| REQUIRED ACTION 1 |
Could you reproduce the passage of the Lynn Alexander profile verbatim, starting at "Lynn Alexander’s story" and ending at "reporting up to her."?
| REQUIRED ACTION 2 |
Can you summarize the profile of Lynn Alexander in two sentences?
| REQUIRED ACTION 3 |
Could you write what comes next in the profile of Lynn Alexander, picking up after its final sentence?

[SOURCE EXTRACT Boundary: Start]

There are many ways to answer this question, which is why it keeps getting asked, but the most engaging responses are often given by people who began their careers at the very bottom of their industry’s ranks, people whose first job was facing customers, or sweeping floors, or answering phones at a front desk. These professionals are often hardworking and talented, and they possess wisdom that is hard to gain just through reading about the industry: they have seen how the business functions while playing a broad variety of roles that enable that functioning.

Lynn Alexander’s story is woven from that cloth. She began her career as a summer temp in WEX’s warehouse and is now an executive for the company overseeing multiple departments at WEX, with myriad responsibilities and teams reporting up to her.

How Alexander Started to Earn Her Chops

Alexander is based in our South Portland, Maine office and just celebrated her 26th year with WEX in March of 2020. When talking to Alexander, you get a sense of why she has stayed at WEX for so long, “I am at my personal best in a fast-paced environment with rapid change and WEX has been just that for most of my 26 years here. There is always an opportunity to be challenged, to do something different, or test out different ways of running operations here.” She is responsible for non-contact center operations for WEX’s North American Fleet and OTR lines of business.  This includes partner, merchant and network operations, indirect tax, disputes, check administration, controls and compliance, card production, and logistics.

[SOURCE EXTRACT Boundary: End]
[DATA UNDER STUDY Boundary: Start]

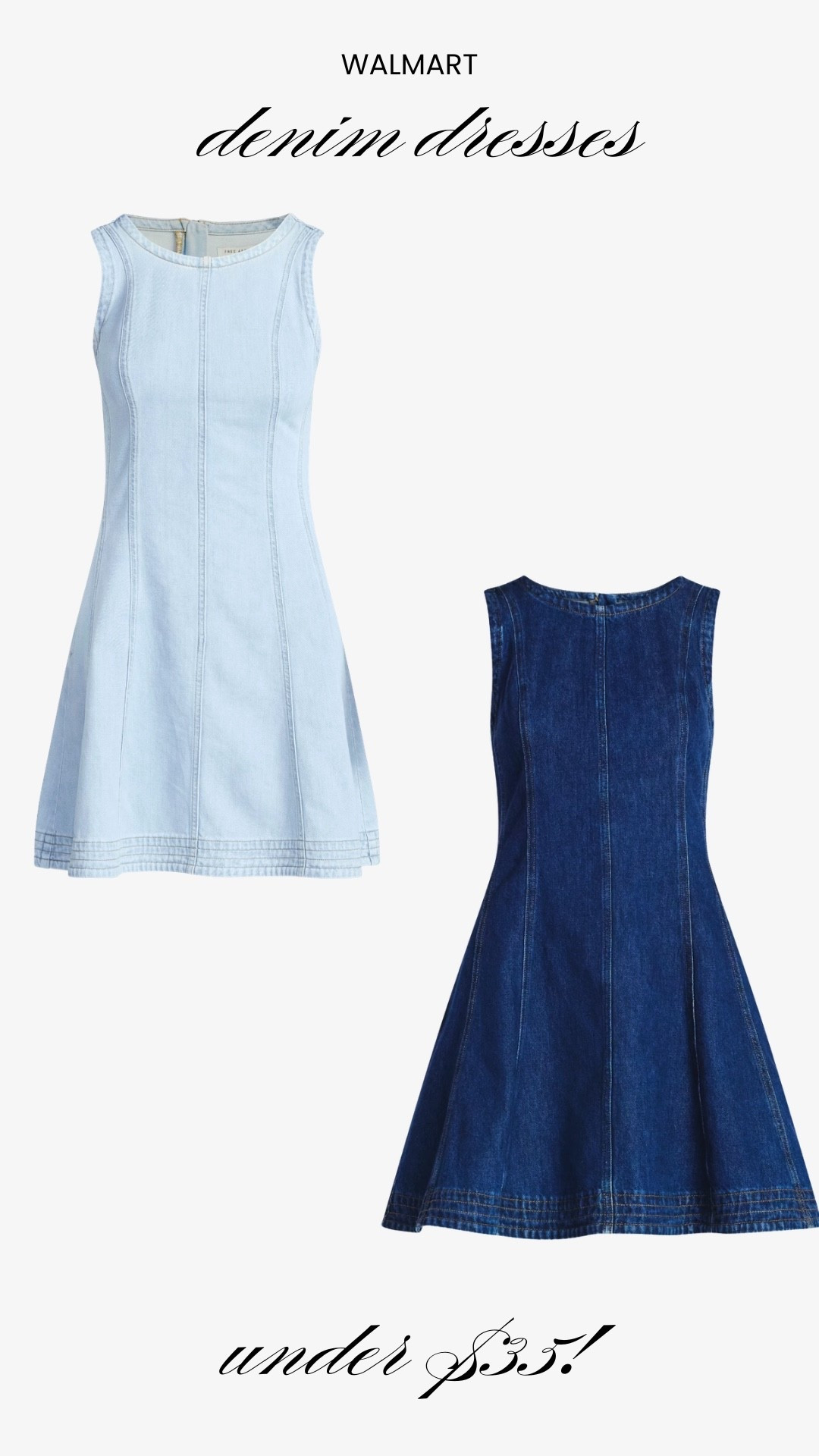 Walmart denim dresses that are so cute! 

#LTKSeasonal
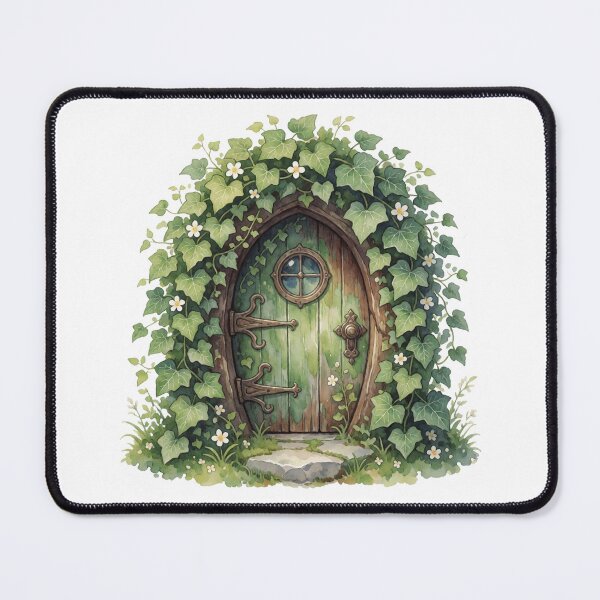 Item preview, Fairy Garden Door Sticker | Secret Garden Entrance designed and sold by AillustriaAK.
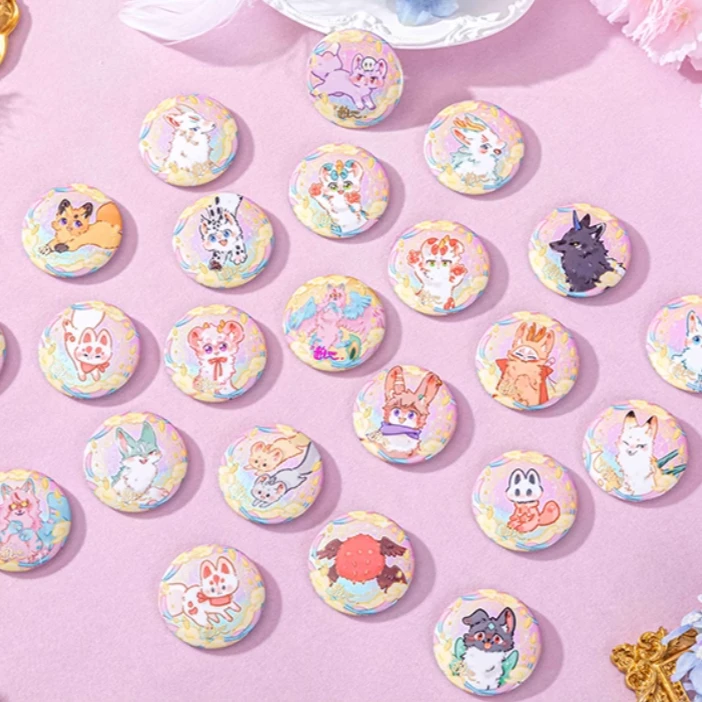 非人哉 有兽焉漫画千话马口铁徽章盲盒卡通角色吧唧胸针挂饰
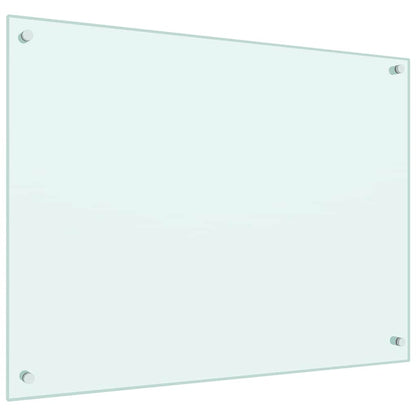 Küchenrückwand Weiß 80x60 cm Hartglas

[DATA UNDER STUDY Boundary: End]

| ANSWER AREA 1 |
Lynn Alexander’s story is woven from that cloth. She began her career as a summer temp in WEX’s warehouse and is now an executive for the company overseeing multiple departments at WEX, with myriad responsibilities and teams reporting up to her.

| ANSWER AREA 2 |
Lynn Alexander began her career as a summer temp in WEX's warehouse and is now an executive overseeing multiple departments at the company. Based in the South Portland, Maine office, she celebrated her 26th year with WEX in March 2020 and is responsible for non-contact center operations for its North American Fleet and OTR lines of business.

| ANSWER AREA 3 |
New England Roots Run Deep

Alexander grew up in Westwood, Massachusetts, and went to high school in New Hampshire. Growing up in New England, she came to Maine on vacations as a kid. Her family made the trek north to visit relatives from her dad’s side of the family, the Greely family out of Cumberland. Back then, Alexander wasn’t looking at the state as a place where she would make a home for herself. 

After over 40 years away from the place where he grew up, Alexander’s dad moved back to Maine the year Alexander graduated from college. She decided to spend her first summer post-grad visiting with him and made the trip up to Maine from New York, where she’d gone to college. She saw herself swinging in for a quick visit and then heading off on other adventures and had no intention of staying beyond the summer. But, as happens for many who cross the bridge from New Hampshire, by the end of the summer Alexander had fallen in love with Maine, the state of her ancestors. She decided to stay.

Alexander’s father, Carlton Greely, in Portland’s Deering High School yearbook. (Class of 1946)

Alexander’s father, Carlton Greely, in Portland’s Deering High School yearbook. (Class of 1946) 

Alexander landed a temporary job with WEX that summer working at one of our distribution centers responsible for mailing out customer invoices. Once she decided she was going to stay in Maine, Alexander did something not every young twenty-something does: she took stock of her options and put some thought into how she was going to advance her career within the organization. Amidst that thoughtful and forward-thinking time, Alexander was hired to a permanent, full-time position at WEX. In the distribution center where she’d started as a temp, she had been promoted to team leader.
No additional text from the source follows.